Turisti felici e residenti scontenti?

di Elena Granata

Viaggiare è la forma di desiderio più diffusa del nostro tempo: viaggiano i giovani, i pensionati, i ricchi e anche i meno abbienti. Si parte per mesi interi o per brevi fine settimana, si raggiungono mete lontanissime oggi accessibili a (quasi) tutti. Ovunque si parla di viaggi: al lavoro, a scuola, in famiglia. Il viaggio – felicità a portata di tutte le tasche – sembra essere diventato l’ultima consolazione dalle fatiche quotidiane. Si vive tra un viaggio e l’altro, si vive programmando nuove esplorazioni, si prenota per tempo e si cercano le mete più scontate, talvolta ci si indebita pur di raggiungere il luogo dei propri sogni, si parte sull’onda dell’emozione suscitata da un film o dall’appello di un tiktoker.

C’è una tale bulimia di viaggi che talvolta restare a casa mi pare la forma più potente di ribellione a tutto questo movimento sconnesso. L’Italia con le sue infinite mete possibili è un soggetto a rischio. Non si tratta più solo di turismo di massa, ma di overtourism (eccesso di turismo). In questo grande gioco di spostamenti, consumi e competizione per le offerte più vantaggiose, tutti siamo coinvolti. Stiamo diventando abitanti scontenti delle nostre città e turisti felici nelle città altrui (e spesso letteralmente, nei letti degli altri). Il turismo, infatti, superato un certo limite, diventa il principale nemico della qualità della vita degli abitanti stessi. Genera sovraffollamento, traffico, degrado e penalizza anche i lavoratori del settore, costretti a sopravvivere con stipendi bassi, affitti proibitivi e una cronica mancanza di alloggi accessibili.

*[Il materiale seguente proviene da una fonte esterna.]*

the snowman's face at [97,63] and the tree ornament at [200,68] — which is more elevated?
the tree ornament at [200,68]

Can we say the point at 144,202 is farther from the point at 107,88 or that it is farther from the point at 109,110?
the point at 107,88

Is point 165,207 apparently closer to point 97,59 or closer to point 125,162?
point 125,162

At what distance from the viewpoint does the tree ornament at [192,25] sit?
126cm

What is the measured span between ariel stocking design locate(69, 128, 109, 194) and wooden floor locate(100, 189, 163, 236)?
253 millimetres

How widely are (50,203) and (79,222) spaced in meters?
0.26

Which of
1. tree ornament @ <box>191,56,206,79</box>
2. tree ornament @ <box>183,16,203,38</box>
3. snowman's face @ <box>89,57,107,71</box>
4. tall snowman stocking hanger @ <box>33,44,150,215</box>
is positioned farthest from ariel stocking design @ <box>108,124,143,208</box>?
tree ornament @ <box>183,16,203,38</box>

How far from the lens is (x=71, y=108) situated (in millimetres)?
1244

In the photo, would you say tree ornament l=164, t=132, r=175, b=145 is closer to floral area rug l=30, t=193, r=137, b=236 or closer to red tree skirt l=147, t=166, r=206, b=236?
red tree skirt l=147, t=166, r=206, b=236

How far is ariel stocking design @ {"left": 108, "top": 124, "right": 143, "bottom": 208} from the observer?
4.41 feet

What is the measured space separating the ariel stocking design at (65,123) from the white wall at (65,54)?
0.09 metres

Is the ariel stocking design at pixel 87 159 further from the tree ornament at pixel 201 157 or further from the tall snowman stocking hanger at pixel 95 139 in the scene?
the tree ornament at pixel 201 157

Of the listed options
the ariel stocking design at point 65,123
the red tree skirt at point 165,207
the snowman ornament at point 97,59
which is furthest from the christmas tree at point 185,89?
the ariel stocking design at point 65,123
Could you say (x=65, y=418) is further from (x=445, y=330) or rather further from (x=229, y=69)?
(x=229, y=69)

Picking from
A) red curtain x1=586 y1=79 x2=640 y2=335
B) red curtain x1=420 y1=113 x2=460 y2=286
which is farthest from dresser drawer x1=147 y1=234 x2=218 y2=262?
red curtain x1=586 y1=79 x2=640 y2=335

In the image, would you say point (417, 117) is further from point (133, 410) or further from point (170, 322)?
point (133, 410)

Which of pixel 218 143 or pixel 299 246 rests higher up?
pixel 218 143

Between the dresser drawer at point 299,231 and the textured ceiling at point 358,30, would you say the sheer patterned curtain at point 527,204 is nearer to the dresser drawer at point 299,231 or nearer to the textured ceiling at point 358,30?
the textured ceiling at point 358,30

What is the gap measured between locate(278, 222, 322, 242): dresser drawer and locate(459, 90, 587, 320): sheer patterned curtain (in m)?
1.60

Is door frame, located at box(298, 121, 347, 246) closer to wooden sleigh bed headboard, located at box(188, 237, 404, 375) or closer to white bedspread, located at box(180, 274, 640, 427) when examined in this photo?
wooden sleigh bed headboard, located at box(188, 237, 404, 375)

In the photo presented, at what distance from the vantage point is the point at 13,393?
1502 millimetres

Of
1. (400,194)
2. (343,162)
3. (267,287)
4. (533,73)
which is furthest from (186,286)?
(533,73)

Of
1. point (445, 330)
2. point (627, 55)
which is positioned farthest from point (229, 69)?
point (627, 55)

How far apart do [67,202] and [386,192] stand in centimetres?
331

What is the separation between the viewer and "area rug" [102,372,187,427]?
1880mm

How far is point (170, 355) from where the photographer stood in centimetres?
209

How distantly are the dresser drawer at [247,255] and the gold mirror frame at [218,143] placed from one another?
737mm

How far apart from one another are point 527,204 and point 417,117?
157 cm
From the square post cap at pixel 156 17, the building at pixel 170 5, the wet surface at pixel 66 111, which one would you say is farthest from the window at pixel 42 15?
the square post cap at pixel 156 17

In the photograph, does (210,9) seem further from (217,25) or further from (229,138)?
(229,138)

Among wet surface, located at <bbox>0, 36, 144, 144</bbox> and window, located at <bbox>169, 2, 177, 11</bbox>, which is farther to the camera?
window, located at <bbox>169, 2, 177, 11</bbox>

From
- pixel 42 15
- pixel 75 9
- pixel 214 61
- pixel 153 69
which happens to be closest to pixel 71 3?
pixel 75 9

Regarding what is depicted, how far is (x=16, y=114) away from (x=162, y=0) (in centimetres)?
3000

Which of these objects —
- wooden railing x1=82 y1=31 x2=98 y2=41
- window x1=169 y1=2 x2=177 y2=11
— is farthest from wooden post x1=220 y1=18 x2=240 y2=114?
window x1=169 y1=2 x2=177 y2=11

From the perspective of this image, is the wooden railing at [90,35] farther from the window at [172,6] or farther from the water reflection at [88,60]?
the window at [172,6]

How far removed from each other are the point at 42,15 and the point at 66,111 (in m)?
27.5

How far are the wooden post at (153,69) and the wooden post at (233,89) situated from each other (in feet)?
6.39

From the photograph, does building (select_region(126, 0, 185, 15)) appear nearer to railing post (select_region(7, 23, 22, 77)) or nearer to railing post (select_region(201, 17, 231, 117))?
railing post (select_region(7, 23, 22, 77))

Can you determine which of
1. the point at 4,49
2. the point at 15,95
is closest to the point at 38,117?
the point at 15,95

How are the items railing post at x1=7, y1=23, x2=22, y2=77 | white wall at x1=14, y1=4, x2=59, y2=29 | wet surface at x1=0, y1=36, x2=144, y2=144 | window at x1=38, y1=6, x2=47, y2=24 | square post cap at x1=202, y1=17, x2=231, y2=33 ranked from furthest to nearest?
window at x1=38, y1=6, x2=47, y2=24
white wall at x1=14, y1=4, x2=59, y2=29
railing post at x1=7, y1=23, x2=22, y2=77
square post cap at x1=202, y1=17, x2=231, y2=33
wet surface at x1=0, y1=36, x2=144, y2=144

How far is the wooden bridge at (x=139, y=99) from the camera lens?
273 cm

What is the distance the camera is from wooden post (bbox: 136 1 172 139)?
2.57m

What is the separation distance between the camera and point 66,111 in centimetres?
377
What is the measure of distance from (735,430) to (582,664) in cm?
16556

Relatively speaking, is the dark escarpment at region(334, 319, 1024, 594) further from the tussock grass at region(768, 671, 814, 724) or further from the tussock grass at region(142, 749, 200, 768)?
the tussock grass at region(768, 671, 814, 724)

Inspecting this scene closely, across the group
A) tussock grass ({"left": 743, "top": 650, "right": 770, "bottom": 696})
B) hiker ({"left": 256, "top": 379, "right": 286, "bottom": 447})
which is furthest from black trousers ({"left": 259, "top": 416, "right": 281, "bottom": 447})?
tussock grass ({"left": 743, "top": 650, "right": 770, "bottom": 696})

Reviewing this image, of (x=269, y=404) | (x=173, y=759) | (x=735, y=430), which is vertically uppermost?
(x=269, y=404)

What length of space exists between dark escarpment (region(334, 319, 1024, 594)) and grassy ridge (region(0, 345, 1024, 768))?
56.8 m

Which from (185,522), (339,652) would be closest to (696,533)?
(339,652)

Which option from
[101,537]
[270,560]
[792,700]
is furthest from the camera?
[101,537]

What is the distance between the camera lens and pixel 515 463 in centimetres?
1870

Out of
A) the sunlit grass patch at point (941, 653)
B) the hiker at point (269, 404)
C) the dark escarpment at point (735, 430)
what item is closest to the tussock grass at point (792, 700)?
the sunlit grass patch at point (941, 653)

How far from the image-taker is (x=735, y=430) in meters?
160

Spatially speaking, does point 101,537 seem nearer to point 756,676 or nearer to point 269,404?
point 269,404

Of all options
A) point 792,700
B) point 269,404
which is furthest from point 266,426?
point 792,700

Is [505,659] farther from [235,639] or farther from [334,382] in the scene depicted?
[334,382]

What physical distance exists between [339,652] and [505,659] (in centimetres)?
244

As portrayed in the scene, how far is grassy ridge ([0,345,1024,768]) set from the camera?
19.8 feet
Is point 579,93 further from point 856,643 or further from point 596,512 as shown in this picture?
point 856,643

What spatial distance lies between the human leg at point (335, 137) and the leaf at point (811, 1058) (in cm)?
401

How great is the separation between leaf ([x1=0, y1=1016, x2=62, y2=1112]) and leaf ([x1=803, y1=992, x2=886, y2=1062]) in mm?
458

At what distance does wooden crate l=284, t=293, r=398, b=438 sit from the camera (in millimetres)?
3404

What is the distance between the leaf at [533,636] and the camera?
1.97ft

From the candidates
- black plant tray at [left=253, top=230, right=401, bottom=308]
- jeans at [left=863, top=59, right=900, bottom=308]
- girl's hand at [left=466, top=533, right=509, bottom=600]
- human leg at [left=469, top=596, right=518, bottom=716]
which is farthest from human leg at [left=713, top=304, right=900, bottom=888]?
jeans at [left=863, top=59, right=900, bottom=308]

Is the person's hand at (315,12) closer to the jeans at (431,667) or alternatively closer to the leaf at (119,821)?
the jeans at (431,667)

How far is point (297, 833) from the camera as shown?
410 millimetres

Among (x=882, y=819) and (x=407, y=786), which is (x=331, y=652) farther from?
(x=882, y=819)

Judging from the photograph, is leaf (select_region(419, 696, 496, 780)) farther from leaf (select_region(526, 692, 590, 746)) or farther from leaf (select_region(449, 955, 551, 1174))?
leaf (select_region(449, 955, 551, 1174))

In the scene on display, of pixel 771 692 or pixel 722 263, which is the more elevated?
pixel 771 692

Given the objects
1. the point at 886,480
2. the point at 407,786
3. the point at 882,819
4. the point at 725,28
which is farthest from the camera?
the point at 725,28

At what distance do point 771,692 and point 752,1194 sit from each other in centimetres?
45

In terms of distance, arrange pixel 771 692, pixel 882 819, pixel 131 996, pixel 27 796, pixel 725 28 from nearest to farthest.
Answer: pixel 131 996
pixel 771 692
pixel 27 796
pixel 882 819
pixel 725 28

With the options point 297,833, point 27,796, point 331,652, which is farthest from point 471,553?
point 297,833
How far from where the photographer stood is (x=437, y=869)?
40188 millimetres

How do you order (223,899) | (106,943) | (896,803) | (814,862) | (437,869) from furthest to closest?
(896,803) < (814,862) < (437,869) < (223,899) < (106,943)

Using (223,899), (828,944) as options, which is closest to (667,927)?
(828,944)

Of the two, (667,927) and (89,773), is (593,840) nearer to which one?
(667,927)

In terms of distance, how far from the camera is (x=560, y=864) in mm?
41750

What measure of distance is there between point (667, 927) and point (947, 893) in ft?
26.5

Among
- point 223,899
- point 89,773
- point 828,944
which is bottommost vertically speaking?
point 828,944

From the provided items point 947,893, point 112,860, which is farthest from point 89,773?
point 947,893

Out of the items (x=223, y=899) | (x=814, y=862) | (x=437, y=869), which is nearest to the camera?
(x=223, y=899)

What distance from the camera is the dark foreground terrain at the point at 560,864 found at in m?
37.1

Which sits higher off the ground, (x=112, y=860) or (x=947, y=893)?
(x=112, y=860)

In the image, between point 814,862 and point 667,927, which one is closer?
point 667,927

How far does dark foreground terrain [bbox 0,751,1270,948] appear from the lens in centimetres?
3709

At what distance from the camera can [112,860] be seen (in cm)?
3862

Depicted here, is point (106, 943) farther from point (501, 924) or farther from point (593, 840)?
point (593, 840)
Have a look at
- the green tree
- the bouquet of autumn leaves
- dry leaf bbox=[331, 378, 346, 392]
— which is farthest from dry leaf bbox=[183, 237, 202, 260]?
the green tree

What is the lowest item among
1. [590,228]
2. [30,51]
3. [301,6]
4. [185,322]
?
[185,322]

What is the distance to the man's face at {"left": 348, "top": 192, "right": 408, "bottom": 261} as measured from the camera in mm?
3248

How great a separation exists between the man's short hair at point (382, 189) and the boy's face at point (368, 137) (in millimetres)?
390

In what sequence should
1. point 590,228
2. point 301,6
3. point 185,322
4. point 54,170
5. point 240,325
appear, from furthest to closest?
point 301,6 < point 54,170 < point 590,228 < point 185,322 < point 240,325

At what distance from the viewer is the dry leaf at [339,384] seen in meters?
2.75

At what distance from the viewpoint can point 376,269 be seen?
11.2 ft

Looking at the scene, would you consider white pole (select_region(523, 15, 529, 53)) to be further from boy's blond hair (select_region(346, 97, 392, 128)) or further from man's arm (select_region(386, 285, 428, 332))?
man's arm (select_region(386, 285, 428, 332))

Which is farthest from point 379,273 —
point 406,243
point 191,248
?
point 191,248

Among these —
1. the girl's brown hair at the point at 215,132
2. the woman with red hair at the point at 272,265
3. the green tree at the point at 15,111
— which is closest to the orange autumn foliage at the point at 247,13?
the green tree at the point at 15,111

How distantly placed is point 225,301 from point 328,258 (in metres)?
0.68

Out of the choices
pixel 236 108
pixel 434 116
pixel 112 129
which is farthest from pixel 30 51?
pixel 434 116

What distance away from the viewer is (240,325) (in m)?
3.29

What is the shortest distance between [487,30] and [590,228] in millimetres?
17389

Ogni città turistica, valle panoramica, spiaggia incontaminata, paesaggio pittoresco o centro storico ben conservato, se investito dal turismo di massa, finisce per consumare proprio quelle risorse che lo hanno reso attraente. È la tragedia dell’overtourism: se “tutti” vogliono godere dello stesso panorama, della stessa spiaggia bianca e deserta o della stessa distesa di neve in montagna, alla fine “nessuno” potrà più goderne. La pervasività di questo modello di turismo mordi e fuggi, che si estende dalle zone alpine alle coste, dalle città d’arte a quelle universitarie, mette continuamente in conflitto residenti e turisti, studenti e turisti, famiglie e turisti, anziani e turisti. L’Italia intera rischia di trasformarsi in un unico grande (ed economicamente accessibile) paradiso turistico internazionale.

Non possiamo ignorare il potere devastante di questa forma di consumo e la fragilità della bellezza dei luoghi. È urgente intervenire con limiti e alternative, superando la logica dei piccoli correttivi come i biglietti d’ingresso a Venezia o le restrizioni sulle piattaforme Airbnb a Barcellona. Dobbiamo agire anche sulla domanda, sui bisogni di chi viaggia, e chiederci: da cosa stiamo fuggendo? Quale senso non riusciamo più a trovare nei luoghi in cui viviamo?